• Document:
The management made a lot of blunders. Ray Kassar was from a background in the textile industry, he didn't understand video games and he objected to crediting programmers, paying them decently, or giving them the time to properly finish a game. He reportedly said that programmers were just the equivalent of a line worker in a mill and there was no reason to credit them.

Kassar was also a typical conservative, oldskool gray flannel suit Rust Belt executive and he didn't understand the California culture that Atari was rooted in, stuff like people doing drugs and coming into work in shorts and T-shirts with dirty slogans on them.

>> No.5390951

>>5390913
I honestly don't see the appeal, people have orgasms that last longer than a drag race. Why would anyone spend the equivalent of like $60 on something that short? How much replayability could there possibly be?

>> No.5390956

>>5380965
There was nothing bootleg about Tengen Pac-man. It was one of Tengen's only 100% officially licensed NES games.

>> No.5390958

Also they didn't bother investing in new technology, they assumed they could keep milking the Atari 2600 cash cow forever even though the console was getting really outdated by 1982. The first real sign of trouble was when Atari's Christmas 82 sales proved disappointing and layoffs began early the next year. After the Warner buyout, Atari essentially didn't develop anything new. Attempts at a next generation console were just half-assed efforts like the Atari 5200.

>> No.5390962

>>5390951
That's a big issue too. You could spend that much money on a game only to end up with something like Warplock or Froggo--Karate. There weren't any rentals yet back then and no Internet to tell you if a game was worth buying.

• Written problem a: Please reproduce the records from the line with "Is blue directional" to the line with "10.5 meters", including both of those lines.

• Dataset content:
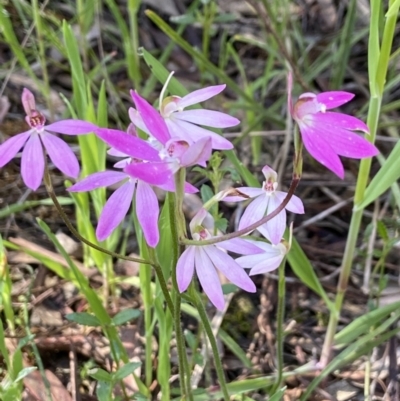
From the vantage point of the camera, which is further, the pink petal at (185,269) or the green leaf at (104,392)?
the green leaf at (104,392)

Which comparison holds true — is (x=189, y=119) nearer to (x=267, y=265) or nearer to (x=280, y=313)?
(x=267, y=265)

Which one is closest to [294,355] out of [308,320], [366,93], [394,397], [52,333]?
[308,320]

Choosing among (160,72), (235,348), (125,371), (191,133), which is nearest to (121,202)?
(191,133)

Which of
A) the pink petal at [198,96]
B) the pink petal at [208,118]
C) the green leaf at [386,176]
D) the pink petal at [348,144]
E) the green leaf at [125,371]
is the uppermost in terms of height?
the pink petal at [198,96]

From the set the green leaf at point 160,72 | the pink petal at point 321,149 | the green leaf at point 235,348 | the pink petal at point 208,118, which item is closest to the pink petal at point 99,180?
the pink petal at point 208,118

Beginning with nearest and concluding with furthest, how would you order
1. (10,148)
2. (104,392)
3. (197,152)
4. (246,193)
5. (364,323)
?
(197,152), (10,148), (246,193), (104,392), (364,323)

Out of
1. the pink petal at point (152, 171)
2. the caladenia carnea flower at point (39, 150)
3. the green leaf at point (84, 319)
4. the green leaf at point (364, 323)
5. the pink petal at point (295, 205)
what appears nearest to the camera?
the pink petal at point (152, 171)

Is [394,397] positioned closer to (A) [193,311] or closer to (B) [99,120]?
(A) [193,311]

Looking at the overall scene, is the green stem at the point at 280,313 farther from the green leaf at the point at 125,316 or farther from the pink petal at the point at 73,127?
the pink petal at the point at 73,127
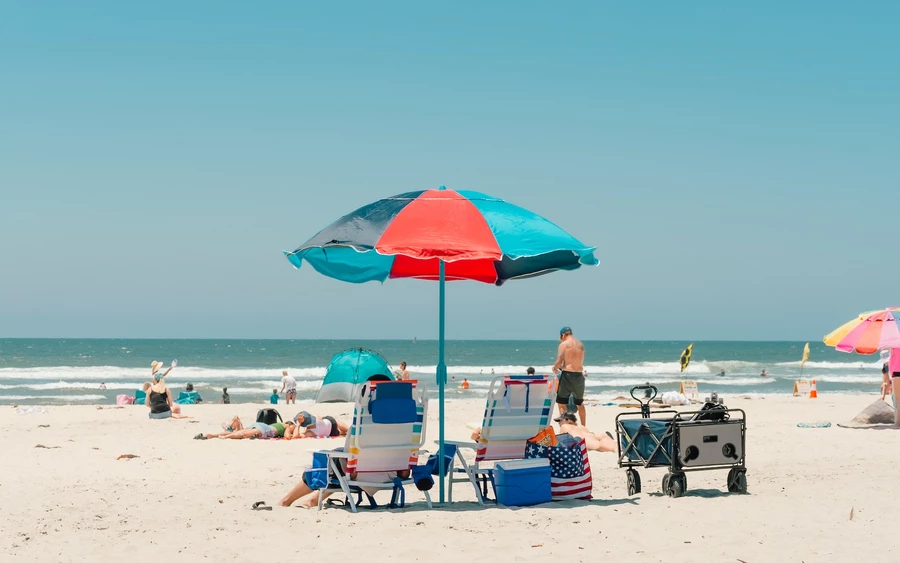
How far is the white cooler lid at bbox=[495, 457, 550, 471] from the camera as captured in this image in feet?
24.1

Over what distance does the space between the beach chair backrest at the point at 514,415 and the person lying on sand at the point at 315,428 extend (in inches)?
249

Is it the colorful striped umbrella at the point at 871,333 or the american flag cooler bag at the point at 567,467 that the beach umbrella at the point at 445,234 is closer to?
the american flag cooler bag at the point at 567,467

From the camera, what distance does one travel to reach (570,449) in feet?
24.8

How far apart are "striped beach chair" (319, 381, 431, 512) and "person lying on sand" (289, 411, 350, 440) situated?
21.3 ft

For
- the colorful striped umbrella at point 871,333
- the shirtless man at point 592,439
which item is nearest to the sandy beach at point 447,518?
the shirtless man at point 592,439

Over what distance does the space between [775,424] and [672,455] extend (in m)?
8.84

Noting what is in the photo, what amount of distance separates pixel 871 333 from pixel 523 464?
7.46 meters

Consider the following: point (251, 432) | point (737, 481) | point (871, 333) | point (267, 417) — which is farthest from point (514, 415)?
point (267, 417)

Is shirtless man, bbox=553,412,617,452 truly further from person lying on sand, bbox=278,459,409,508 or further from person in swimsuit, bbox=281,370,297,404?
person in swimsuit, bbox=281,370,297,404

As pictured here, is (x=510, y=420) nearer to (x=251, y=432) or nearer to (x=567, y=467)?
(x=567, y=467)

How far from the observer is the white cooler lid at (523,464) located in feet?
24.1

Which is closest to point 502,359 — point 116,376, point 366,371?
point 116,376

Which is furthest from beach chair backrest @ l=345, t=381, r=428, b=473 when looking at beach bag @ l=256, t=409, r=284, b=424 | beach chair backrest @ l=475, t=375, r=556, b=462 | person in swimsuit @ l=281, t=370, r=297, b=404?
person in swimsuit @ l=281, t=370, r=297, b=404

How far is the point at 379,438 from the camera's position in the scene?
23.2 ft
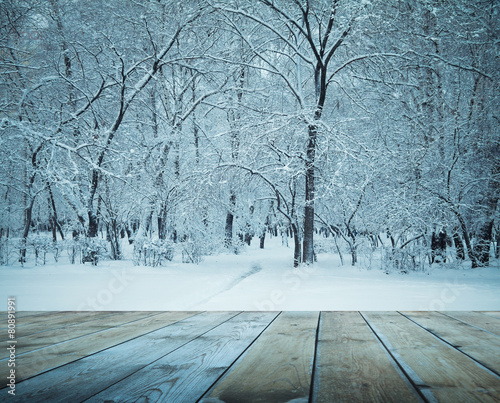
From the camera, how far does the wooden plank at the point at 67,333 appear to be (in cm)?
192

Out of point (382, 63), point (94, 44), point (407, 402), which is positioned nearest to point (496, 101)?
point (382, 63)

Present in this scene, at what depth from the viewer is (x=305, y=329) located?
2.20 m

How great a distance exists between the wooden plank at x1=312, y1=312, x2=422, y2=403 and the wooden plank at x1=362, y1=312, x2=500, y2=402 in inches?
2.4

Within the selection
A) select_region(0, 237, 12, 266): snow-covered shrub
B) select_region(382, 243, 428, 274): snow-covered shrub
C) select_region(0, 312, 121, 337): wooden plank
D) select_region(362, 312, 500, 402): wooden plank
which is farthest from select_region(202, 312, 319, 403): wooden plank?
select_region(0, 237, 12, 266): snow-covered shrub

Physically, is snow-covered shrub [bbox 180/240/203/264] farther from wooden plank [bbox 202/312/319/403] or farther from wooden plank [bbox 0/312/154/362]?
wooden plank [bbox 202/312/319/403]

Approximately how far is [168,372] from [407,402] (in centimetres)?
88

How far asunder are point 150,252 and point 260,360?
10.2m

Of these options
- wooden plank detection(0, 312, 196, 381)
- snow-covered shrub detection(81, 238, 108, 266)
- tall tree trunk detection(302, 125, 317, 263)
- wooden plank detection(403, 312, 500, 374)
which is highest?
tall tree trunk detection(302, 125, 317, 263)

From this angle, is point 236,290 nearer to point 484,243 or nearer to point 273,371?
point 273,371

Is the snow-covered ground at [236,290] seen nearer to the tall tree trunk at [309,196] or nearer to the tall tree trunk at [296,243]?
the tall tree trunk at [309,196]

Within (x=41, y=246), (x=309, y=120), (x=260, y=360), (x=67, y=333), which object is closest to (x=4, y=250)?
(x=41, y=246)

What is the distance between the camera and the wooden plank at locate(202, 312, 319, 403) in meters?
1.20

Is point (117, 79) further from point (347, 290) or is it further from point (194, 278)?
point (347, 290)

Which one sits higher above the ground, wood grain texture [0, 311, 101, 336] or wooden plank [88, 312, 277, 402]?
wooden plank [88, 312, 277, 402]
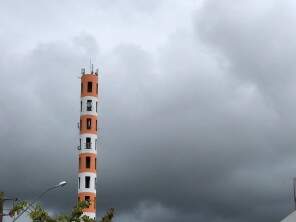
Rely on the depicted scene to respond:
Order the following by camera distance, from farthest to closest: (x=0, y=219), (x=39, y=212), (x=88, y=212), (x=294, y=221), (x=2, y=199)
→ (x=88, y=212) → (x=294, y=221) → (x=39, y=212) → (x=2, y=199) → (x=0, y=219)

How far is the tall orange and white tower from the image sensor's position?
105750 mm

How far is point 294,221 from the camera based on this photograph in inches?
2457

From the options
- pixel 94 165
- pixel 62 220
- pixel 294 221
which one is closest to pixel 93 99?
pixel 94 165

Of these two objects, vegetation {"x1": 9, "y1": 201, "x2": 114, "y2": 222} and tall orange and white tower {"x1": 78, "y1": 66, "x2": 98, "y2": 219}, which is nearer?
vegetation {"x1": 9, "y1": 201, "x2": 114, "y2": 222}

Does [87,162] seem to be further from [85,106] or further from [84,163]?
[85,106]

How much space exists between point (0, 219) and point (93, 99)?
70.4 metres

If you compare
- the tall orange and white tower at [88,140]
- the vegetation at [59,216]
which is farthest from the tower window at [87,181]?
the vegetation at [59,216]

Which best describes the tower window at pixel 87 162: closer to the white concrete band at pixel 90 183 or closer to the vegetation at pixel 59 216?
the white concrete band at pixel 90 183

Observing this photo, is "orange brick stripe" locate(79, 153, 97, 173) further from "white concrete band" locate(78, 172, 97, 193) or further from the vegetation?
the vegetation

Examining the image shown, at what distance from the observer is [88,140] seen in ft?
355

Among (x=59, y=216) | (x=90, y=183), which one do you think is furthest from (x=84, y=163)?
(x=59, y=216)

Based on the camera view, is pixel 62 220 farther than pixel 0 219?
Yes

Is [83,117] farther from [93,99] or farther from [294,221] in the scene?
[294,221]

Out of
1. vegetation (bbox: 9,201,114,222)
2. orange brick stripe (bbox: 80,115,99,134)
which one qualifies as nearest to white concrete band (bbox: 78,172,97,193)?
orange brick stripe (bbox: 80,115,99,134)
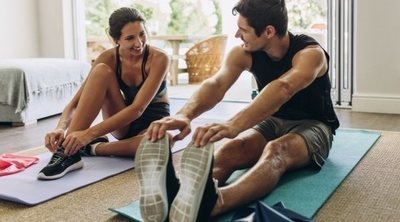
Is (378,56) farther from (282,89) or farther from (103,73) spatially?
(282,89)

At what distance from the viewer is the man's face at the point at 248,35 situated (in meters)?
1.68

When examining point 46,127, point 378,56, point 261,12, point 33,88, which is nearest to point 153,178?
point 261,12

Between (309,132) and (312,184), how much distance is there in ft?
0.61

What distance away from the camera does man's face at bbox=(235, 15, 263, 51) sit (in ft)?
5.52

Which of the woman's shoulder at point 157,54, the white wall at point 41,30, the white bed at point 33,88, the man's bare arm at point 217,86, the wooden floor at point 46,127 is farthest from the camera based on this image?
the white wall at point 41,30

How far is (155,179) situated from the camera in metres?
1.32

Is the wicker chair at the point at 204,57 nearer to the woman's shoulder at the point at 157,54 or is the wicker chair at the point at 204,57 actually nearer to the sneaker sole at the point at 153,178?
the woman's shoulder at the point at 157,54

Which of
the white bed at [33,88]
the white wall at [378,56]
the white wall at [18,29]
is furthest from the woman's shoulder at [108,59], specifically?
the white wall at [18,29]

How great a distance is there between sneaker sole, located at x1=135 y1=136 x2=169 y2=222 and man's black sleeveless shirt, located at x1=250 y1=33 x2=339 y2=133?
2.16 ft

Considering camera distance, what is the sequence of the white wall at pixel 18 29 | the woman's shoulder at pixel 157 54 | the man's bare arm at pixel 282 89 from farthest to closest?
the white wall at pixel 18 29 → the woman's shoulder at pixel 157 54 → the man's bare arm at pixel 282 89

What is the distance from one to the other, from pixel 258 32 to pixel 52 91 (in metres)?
--
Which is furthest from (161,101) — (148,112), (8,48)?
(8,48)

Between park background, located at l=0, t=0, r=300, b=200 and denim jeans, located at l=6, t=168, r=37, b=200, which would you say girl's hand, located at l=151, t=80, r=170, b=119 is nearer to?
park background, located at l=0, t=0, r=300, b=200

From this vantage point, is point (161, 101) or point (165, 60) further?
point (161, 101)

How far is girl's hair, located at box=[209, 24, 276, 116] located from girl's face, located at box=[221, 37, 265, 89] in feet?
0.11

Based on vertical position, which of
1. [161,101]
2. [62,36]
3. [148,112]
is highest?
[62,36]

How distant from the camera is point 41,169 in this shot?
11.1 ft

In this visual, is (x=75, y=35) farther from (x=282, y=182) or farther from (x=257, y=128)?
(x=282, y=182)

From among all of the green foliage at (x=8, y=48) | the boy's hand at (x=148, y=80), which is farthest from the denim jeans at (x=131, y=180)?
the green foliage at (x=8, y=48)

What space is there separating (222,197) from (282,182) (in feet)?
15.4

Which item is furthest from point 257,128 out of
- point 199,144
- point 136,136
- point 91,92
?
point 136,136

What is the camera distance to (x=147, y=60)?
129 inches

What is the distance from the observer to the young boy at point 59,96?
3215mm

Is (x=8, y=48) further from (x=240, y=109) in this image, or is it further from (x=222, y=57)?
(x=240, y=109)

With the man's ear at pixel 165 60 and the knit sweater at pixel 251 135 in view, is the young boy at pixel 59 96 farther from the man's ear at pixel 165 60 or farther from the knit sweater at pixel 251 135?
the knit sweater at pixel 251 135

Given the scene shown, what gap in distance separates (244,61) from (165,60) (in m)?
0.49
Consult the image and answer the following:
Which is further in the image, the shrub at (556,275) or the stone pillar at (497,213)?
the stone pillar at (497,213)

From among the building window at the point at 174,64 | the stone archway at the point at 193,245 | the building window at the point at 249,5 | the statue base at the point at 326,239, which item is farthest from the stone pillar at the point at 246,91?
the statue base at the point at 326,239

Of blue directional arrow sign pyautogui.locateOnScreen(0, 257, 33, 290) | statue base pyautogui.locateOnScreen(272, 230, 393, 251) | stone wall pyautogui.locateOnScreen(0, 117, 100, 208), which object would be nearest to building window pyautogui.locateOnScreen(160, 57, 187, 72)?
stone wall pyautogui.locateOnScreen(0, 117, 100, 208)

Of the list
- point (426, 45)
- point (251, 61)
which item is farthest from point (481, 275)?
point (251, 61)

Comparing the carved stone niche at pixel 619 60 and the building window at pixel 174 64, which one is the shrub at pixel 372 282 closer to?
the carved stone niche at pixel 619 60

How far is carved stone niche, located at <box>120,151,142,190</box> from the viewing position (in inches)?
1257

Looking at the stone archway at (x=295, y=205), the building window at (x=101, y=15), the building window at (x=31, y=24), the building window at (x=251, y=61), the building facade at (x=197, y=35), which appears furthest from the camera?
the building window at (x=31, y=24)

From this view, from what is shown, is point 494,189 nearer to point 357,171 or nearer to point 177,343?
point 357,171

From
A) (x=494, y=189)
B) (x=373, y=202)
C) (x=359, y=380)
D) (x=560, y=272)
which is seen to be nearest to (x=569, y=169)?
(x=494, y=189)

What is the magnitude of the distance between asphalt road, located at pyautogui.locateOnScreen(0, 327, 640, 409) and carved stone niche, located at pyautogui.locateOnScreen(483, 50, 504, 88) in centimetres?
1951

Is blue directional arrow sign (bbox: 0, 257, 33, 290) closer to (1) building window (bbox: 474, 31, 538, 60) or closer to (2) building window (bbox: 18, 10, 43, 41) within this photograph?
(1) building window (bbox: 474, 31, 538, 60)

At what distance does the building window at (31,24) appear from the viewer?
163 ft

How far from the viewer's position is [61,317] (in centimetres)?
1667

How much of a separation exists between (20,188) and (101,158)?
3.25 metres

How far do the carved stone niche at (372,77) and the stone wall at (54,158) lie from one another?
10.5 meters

• Written problem b: Transcribe the entire forum thread about Atari word for word.

• Task result a:
Is blue directional arrow sign (bbox: 0, 257, 33, 290) closer to (1) building window (bbox: 474, 31, 538, 60) or closer to (2) building window (bbox: 18, 10, 43, 41) within this photograph?
(1) building window (bbox: 474, 31, 538, 60)

At what distance does the building window at (31,24) appear from the viewer?
163 ft

How far from the viewer's position is [61,317] (in centimetres)?
1667

How much of a separation exists between (20,188) and (101,158)?
3.25 metres

How far do the carved stone niche at (372,77) and the stone wall at (54,158) lie from one another?
10.5 meters

• Task result b:
The management made a lot of blunders. Ray Kassar was from a background in the textile industry, he didn't understand video games and he objected to crediting programmers, paying them decently, or giving them the time to properly finish a game. He reportedly said that programmers were just the equivalent of a line worker in a mill and there was no reason to credit them.

Kassar was also a typical conservative, oldskool gray flannel suit Rust Belt executive and he didn't understand the California culture that Atari was rooted in, stuff like people doing drugs and coming into work in shorts and T-shirts with dirty slogans on them.

>> No.5390951

>>5390913
I honestly don't see the appeal, people have orgasms that last longer than a drag race. Why would anyone spend the equivalent of like $60 on something that short? How much replayability could there possibly be?

>> No.5390956

>>5380965
There was nothing bootleg about Tengen Pac-man. It was one of Tengen's only 100% officially licensed NES games.

>> No.5390958

Also they didn't bother investing in new technology, they assumed they could keep milking the Atari 2600 cash cow forever even though the console was getting really outdated by 1982. The first real sign of trouble was when Atari's Christmas 82 sales proved disappointing and layoffs began early the next year. After the Warner buyout, Atari essentially didn't develop anything new. Attempts at a next generation console were just half-assed efforts like the Atari 5200.

>> No.5390962

>>5390951
That's a big issue too. You could spend that much money on a game only to end up with something like Warplock or Froggo--Karate. There weren't any rentals yet back then and no Internet to tell you if a game was worth buying.